Practitioners and academics alike should be interested in yesterday's announcement by that the SEC that it is bringing an insider trading enforcement action against a law firm IT employee for allegedly trading based on the firm's merger work for clients. The employee allegedly made over $300,000 in a several year scheme of trading based upon client information. The U.S. Attorney's Office filed related criminal charges against the employee.

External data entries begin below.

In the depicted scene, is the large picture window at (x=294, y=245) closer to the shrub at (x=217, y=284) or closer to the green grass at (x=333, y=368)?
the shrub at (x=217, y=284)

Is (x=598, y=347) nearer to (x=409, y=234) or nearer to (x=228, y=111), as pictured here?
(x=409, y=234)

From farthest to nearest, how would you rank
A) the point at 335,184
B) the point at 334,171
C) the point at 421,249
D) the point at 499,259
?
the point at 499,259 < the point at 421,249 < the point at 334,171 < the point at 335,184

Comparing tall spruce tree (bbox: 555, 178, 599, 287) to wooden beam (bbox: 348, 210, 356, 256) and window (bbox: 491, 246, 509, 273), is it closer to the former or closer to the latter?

Donna Nagy at Indiana University Maurer School of Law, in her article, Insider Trading and the Gradual Demise of Fiduciary Principles, explains the theory of liability which extends the insider trading scope to law firm employees:
Under the alternative “misappropriation” theory endorsed by the Court in United States v. O’Hagan, persons “outside” the issuing corporation can likewise violate Section 10(b) and Rule 10b-5. Such a violation occurs when a fiduciary personally profits from a securities transaction through undisclosed use of a principal’s material nonpublic information. Thus, as the Court explained, whereas the classical theory “premis[es] liability on a fiduciary relationship between company insider and purchaser or seller of the company’s stock, the misappropriation theory premises liability on a fiduciary-turned-trader’s deception of those who entrusted him with access to confidential information.”
The SEC, in its release cautioned that "Insider trading by employees of law firms and other professional organizations is an important enforcement focus for us."